(Your instructions) Only the lines from the one containing "How far from pixel" through the end of the material are to be echoed, each exactly as it appears.
## begin Task data
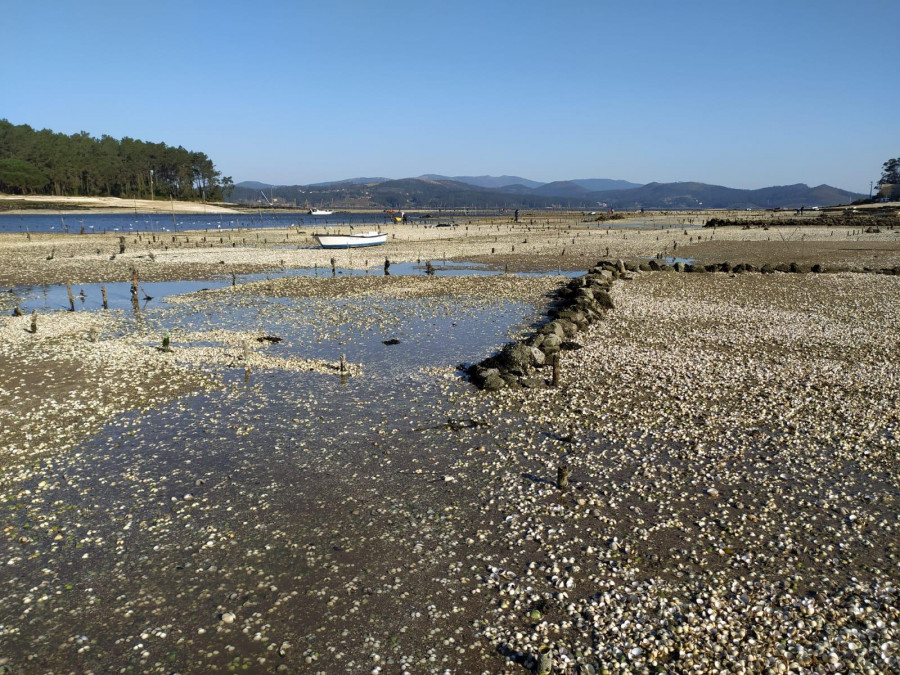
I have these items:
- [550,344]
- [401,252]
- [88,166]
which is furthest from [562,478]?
[88,166]

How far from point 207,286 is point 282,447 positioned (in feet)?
103

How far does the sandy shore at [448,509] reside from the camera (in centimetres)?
799

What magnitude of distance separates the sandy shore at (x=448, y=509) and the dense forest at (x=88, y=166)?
16834cm

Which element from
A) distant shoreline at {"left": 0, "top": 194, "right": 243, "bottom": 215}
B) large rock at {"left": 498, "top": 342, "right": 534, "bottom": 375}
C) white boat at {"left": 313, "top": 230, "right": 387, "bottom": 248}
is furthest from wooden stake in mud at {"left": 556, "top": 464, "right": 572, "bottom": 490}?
distant shoreline at {"left": 0, "top": 194, "right": 243, "bottom": 215}

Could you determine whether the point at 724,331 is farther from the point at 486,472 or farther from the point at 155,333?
the point at 155,333

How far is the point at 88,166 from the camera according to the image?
17288 cm

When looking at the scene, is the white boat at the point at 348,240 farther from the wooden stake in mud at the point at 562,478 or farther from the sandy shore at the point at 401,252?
the wooden stake in mud at the point at 562,478

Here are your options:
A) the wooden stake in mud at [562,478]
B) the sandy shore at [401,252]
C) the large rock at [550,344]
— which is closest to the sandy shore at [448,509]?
the wooden stake in mud at [562,478]

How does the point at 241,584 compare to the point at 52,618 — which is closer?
the point at 52,618

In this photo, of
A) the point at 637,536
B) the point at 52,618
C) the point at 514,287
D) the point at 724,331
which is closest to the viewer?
the point at 52,618

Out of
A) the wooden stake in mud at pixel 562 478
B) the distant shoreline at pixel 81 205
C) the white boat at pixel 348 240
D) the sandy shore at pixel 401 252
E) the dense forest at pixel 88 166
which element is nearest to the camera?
the wooden stake in mud at pixel 562 478

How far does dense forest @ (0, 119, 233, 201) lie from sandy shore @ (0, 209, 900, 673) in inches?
6628

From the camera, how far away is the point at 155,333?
86.9 ft

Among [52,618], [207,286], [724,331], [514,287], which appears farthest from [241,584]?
[207,286]
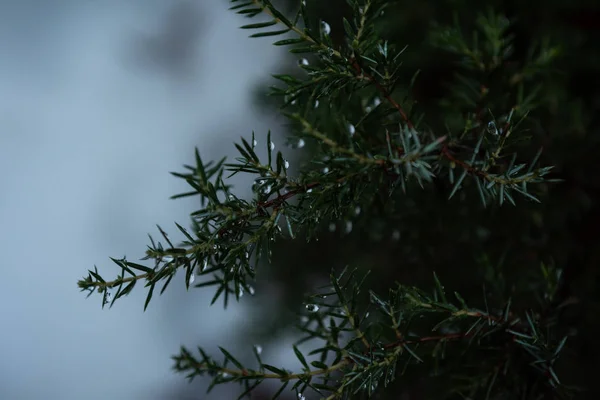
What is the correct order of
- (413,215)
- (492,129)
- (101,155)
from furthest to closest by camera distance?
(101,155)
(413,215)
(492,129)

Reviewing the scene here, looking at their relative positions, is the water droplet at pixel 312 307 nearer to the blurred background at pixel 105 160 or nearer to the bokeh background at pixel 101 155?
Result: the blurred background at pixel 105 160

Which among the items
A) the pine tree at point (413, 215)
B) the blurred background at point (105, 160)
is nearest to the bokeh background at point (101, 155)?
the blurred background at point (105, 160)

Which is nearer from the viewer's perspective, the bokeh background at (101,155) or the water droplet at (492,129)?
the water droplet at (492,129)

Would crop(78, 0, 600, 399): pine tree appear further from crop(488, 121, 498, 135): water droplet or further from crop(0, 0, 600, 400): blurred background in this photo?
crop(0, 0, 600, 400): blurred background

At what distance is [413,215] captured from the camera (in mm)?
622

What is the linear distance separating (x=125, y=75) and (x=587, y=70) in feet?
3.88

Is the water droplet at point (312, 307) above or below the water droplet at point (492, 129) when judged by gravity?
below

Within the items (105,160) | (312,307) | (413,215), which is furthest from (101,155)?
(312,307)

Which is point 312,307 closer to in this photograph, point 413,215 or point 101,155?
point 413,215

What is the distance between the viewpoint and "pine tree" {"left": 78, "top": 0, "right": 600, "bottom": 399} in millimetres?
367

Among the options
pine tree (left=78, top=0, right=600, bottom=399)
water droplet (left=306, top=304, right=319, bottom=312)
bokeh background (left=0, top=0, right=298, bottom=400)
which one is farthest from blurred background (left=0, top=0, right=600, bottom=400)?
water droplet (left=306, top=304, right=319, bottom=312)

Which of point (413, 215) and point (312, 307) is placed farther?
point (413, 215)

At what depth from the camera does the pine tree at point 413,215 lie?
A: 37cm

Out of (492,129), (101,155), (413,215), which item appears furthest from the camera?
(101,155)
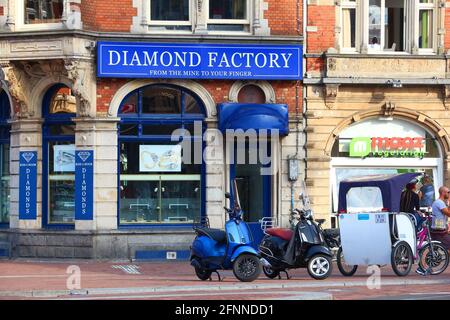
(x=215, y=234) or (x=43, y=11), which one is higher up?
(x=43, y=11)

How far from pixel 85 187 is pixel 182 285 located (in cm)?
725

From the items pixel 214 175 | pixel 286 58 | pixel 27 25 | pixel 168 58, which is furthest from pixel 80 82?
pixel 286 58

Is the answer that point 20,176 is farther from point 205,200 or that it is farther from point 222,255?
point 222,255

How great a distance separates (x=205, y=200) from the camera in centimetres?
2616

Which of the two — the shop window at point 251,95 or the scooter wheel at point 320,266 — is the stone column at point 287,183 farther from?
the scooter wheel at point 320,266

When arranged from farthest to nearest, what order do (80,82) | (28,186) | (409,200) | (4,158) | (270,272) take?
1. (4,158)
2. (28,186)
3. (80,82)
4. (409,200)
5. (270,272)

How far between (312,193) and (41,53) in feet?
23.1

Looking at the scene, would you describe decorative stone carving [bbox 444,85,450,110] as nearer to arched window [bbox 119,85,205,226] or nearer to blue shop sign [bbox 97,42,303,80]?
blue shop sign [bbox 97,42,303,80]

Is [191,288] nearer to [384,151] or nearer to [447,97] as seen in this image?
[384,151]

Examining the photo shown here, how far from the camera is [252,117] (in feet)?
83.6

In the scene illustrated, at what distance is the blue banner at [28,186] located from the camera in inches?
1029

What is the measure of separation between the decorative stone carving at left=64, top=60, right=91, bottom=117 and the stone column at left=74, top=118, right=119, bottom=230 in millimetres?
272

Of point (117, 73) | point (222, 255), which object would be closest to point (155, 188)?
point (117, 73)

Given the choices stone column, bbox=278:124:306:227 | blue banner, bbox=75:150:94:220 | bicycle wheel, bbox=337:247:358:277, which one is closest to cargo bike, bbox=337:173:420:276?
bicycle wheel, bbox=337:247:358:277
## end Task data
(Answer to this task)
How far from pixel 85 187 is pixel 182 285 located (in cm)?
725

From the items pixel 214 175 | pixel 286 58 | pixel 27 25 | pixel 168 58, which is furthest from pixel 80 82?
pixel 286 58

Is the answer that point 20,176 is farther from point 205,200 or that it is farther from point 222,255?
point 222,255

How great a distance separates (x=205, y=200) from the camera in centimetres?
2616

Which of the two — the shop window at point 251,95 or the scooter wheel at point 320,266 — is the stone column at point 287,183 farther from?
the scooter wheel at point 320,266

When arranged from farthest to nearest, what order do (80,82) | (28,186) | (409,200) | (4,158) | (270,272) take?
1. (4,158)
2. (28,186)
3. (80,82)
4. (409,200)
5. (270,272)

How far between (312,193) and (41,53) in feet?
23.1

Looking at the scene, would you describe decorative stone carving [bbox 444,85,450,110] as nearer to arched window [bbox 119,85,205,226] or nearer to blue shop sign [bbox 97,42,303,80]?
blue shop sign [bbox 97,42,303,80]

Is [191,288] nearer to [384,151] or nearer to [447,97] as seen in this image?
[384,151]

Examining the photo shown here, how far from the camera is [252,117] (in feet)?
83.6

In the scene illustrated, at what distance is the blue banner at [28,186] located from the camera in inches?
1029

What is the measure of separation between the decorative stone carving at left=64, top=60, right=91, bottom=117 and the stone column at left=74, top=118, right=119, bottom=230 in millimetres?
272

Of point (117, 73) | point (222, 255), which object would be closest to point (155, 188)?
point (117, 73)

Given the choices stone column, bbox=278:124:306:227 | blue banner, bbox=75:150:94:220 | bicycle wheel, bbox=337:247:358:277, which one is closest to cargo bike, bbox=337:173:420:276?
bicycle wheel, bbox=337:247:358:277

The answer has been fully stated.